Accordingly, the enforcement of the SISFS comes at the most opportune time and we identify some of the key takeaways from the SISFS:KEY TAKEAWAYS
The SISFS has been structured to operate as a well-oiled machine with each component (the EAC, the incubator and the Startups) playing a pivotal role in the holistic game plan. The efficiency of the sector agnostic scheme in attaining its objective of bolstering the startup sector will entirely depend on how well the respective organs functions in synchronization.
The primary issue with SISFS is that there exists ambiguity with respect to several facets of the implementation of the SISFS. For instance, one of the eligibility criteria for Startups as established by the SISFS is that the “Startup must have a business idea to develop a product or a service with market fit, viable commercialization and scope of scaling.” However, the SISFS does not establish the thresholds for what is to be considered as “market fit” or “viable commercialization.” This is indicative of a larger problem with the SISFS which is that a lot of discretionary power is wielded by the EAC and the incubators in shortlisting “suitable” incubators and Startups respectively.
Similarly, the milestone thresholds to monitor progress will be established solely at the discretion of the EAC. If the milestones are set too high, this will make attainment of the objectives impracticable and block future disbursements of the seed fund to the incubators, and accordingly the Startups – thereby throwing a wrench in the works.
At the moment, the initiatives being ushered in by SISFS should be welcomed, however, the success of the SISFS will depend entirely on the administration and operation of the EAC, the incubator and the Startups which is yet to be seen.
– Aarathi Das & Harshita Srivastava
You can direct your queries or comments to the authors
1 The eligibility criteria for a Startup to apply under the SISFS shall be as follows: a) A Startup, recognized by DPIIT, incorporated not more than 2 years ago at the time of application; b) Startup must have a business idea to develop a product or a service with market fit, viable commercialization, and scope of scaling; c) Startup should be using technology in its core product or service, or business model, or distribution model, or methodology to solve the problem being targeted; d) Preference would be given to Startups creating innovative solutions in sectors such as social impact, waste management, water management, financial inclusion, education, agriculture, food processing, biotechnology, healthcare, energy, mobility, defence, space, railways, oil and gas, textiles, etc.; e) Startup should not have received more than Rs 10 lakh of monetary support under any other Central or State Government scheme.
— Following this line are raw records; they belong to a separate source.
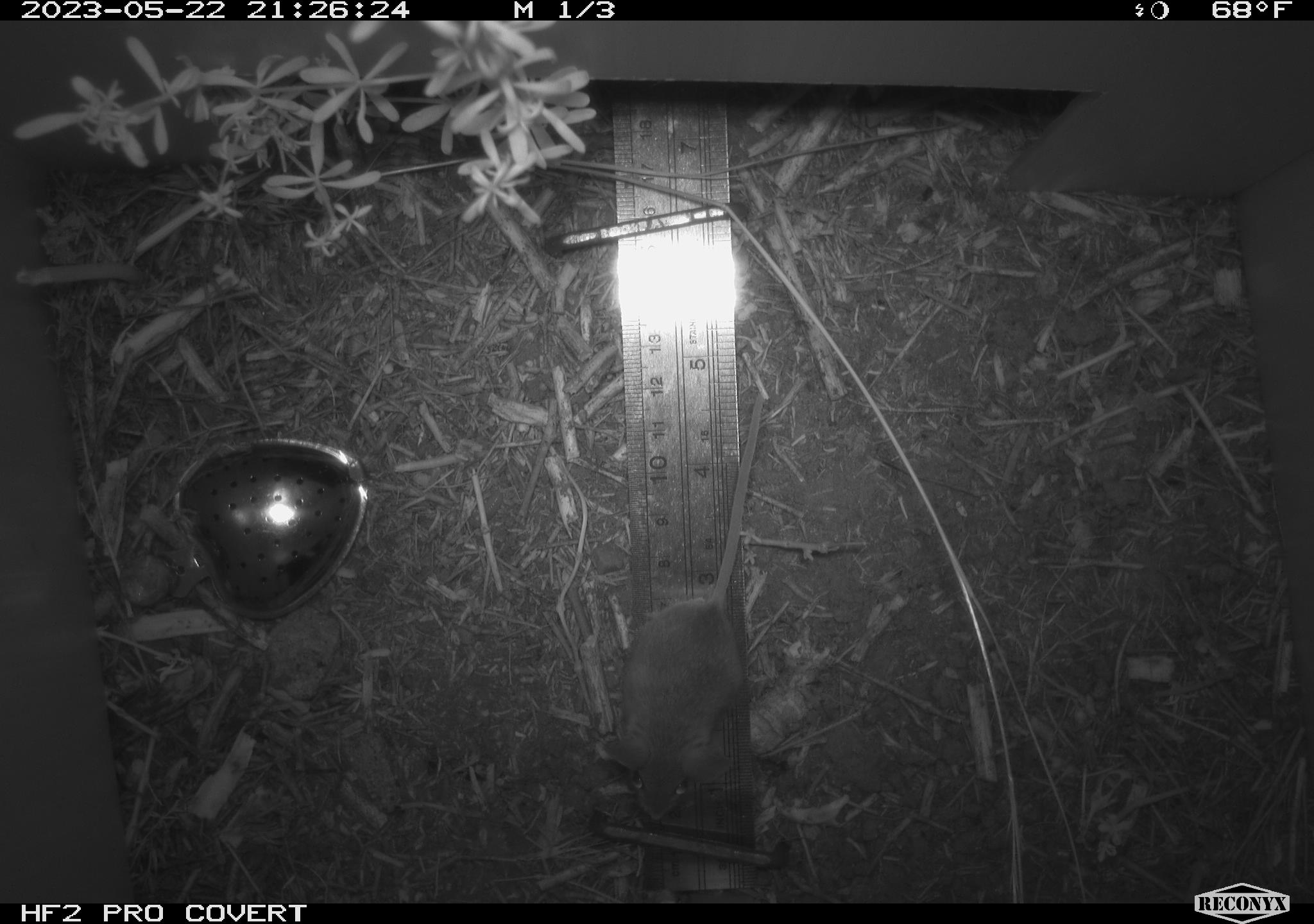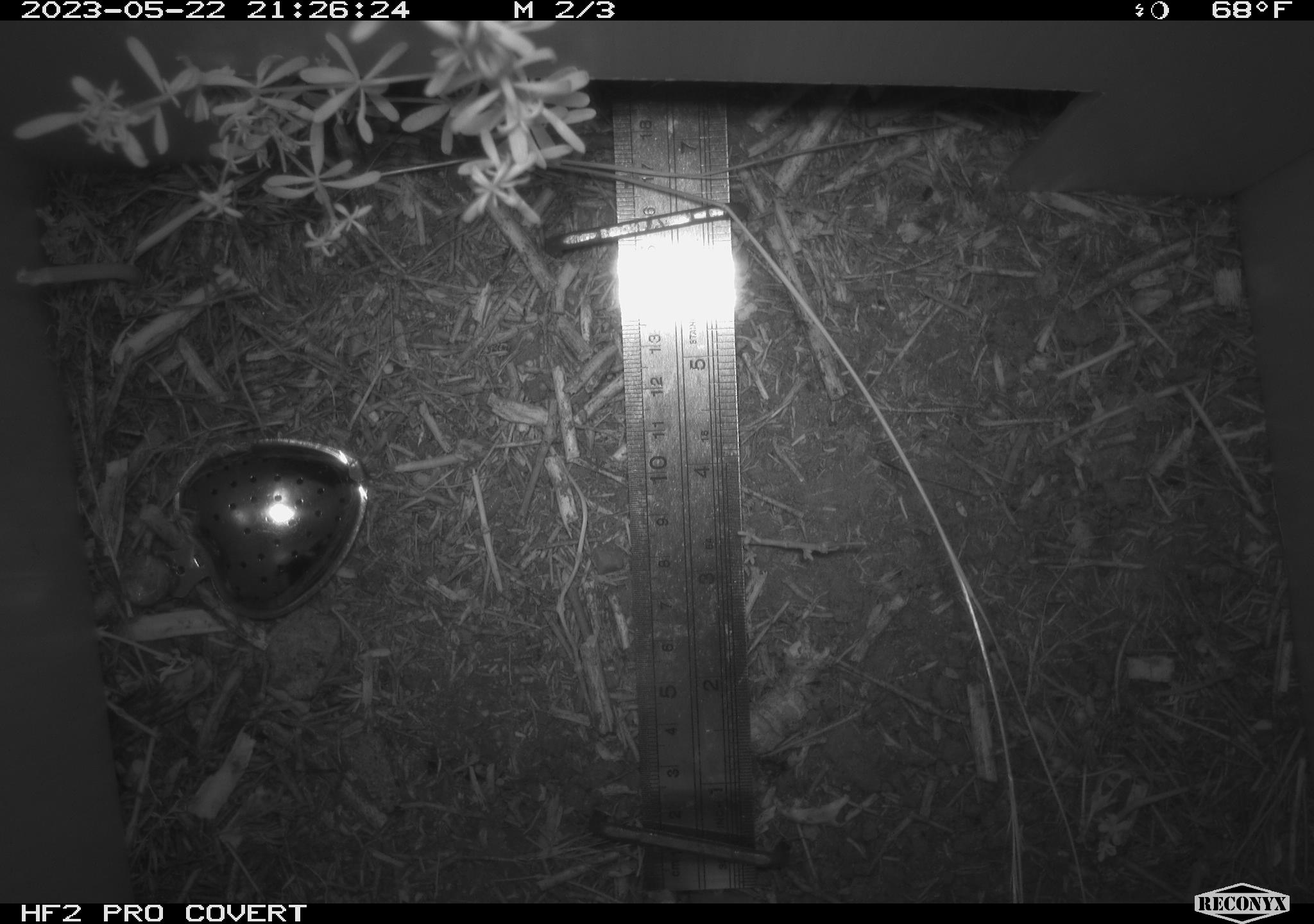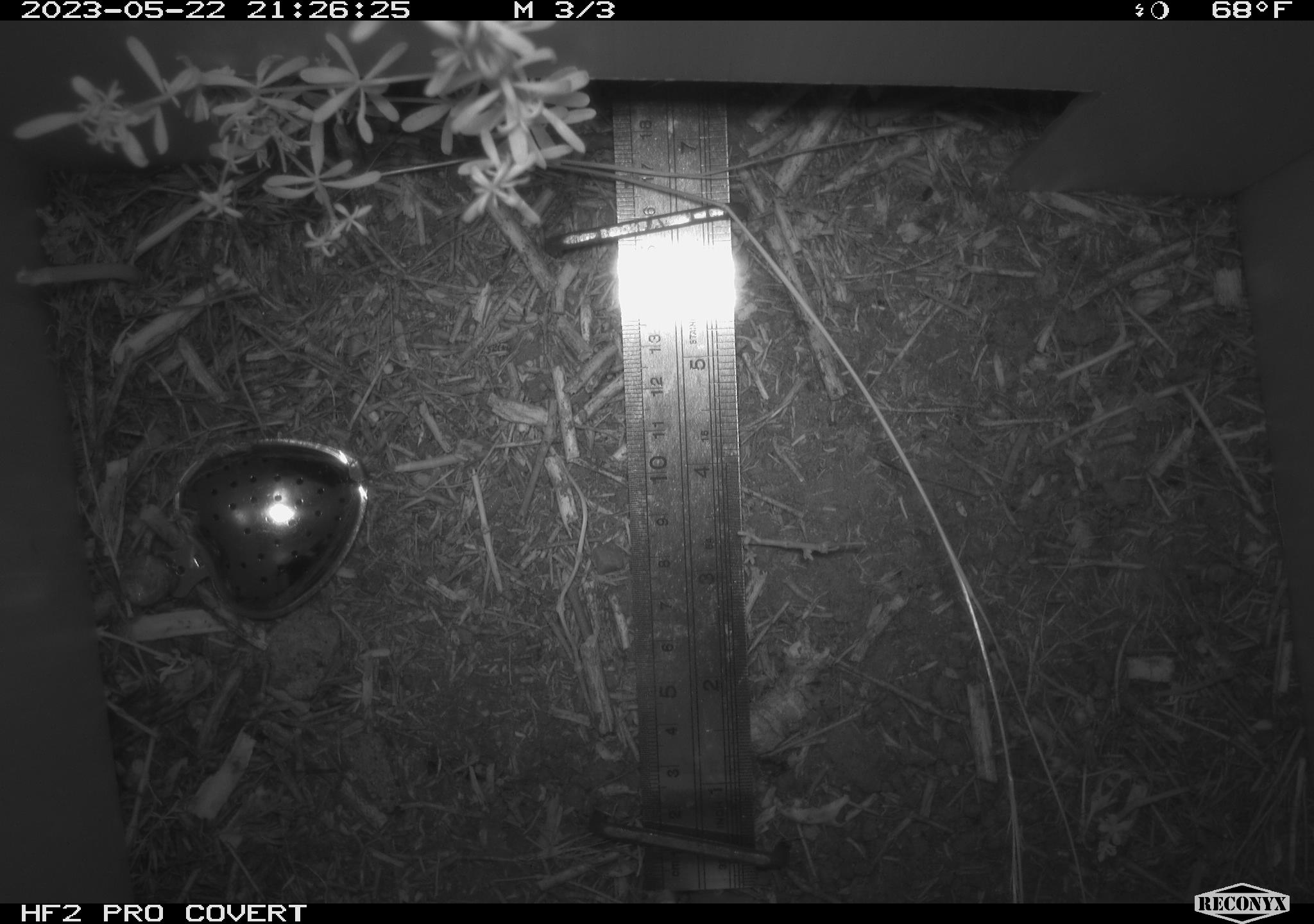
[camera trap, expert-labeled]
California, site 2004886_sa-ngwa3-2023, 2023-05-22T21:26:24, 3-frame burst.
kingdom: Animalia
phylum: Chordata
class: Mammalia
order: Rodentia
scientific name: Rodentia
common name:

This does not include prize money from competitions and grand challenges, subsidized working space, founder monthly allowance, access to labs, or access to prototyping facility; f) Shareholding by Indian promoters in the Startup should be at least 51% at the time of application to incubator for the scheme, as per Companies Act, 2013 and SEBI (ICDR) Regulations, 2018 and g) Any Startup will not receive seed support more than once each as per provisions of guidelines.